(Beginning of Data for this exercise)

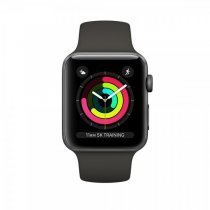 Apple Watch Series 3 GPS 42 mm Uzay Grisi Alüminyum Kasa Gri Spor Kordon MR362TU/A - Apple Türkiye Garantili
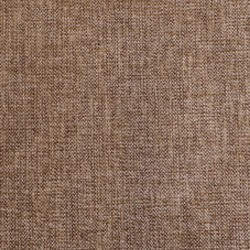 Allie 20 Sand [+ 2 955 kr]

(End of Data for this exercise)
(Beginning of Data for this exercise)

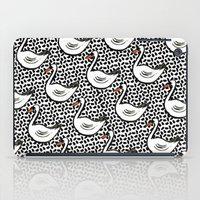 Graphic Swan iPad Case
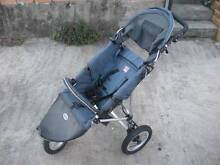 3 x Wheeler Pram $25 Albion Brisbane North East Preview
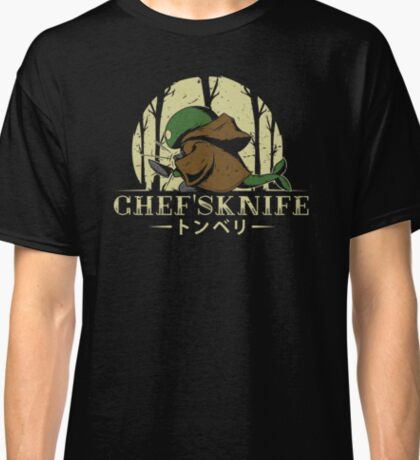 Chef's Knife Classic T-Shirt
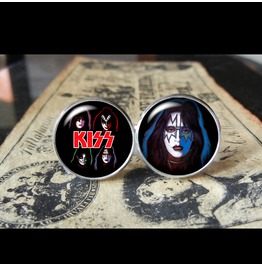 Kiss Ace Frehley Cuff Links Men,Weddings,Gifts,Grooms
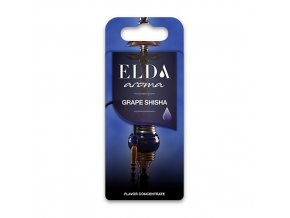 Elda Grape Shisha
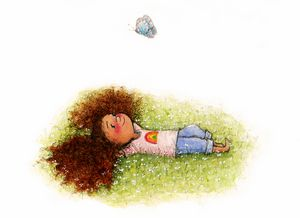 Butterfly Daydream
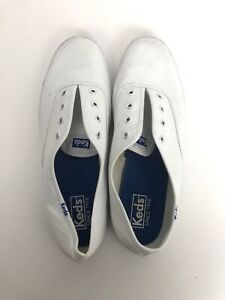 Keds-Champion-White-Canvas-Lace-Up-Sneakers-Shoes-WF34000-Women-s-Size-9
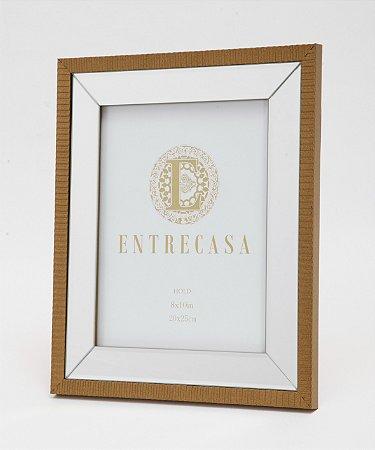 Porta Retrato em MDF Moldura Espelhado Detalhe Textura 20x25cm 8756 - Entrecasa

(End of Data for this exercise)

Requirement:
Nothing but the lines above from the line with "Apple Watch Series" up to and including the line with "Allie 20 Sand [+ 2 955 kr]" should be returned, exactly as written and without pictures.

Output of the task:
 Apple Watch Series 3 GPS 42 mm Uzay Grisi Alüminyum Kasa Gri Spor Kordon MR362TU/A - Apple Türkiye Garantili
 Allie 20 Sand [+ 2 955 kr]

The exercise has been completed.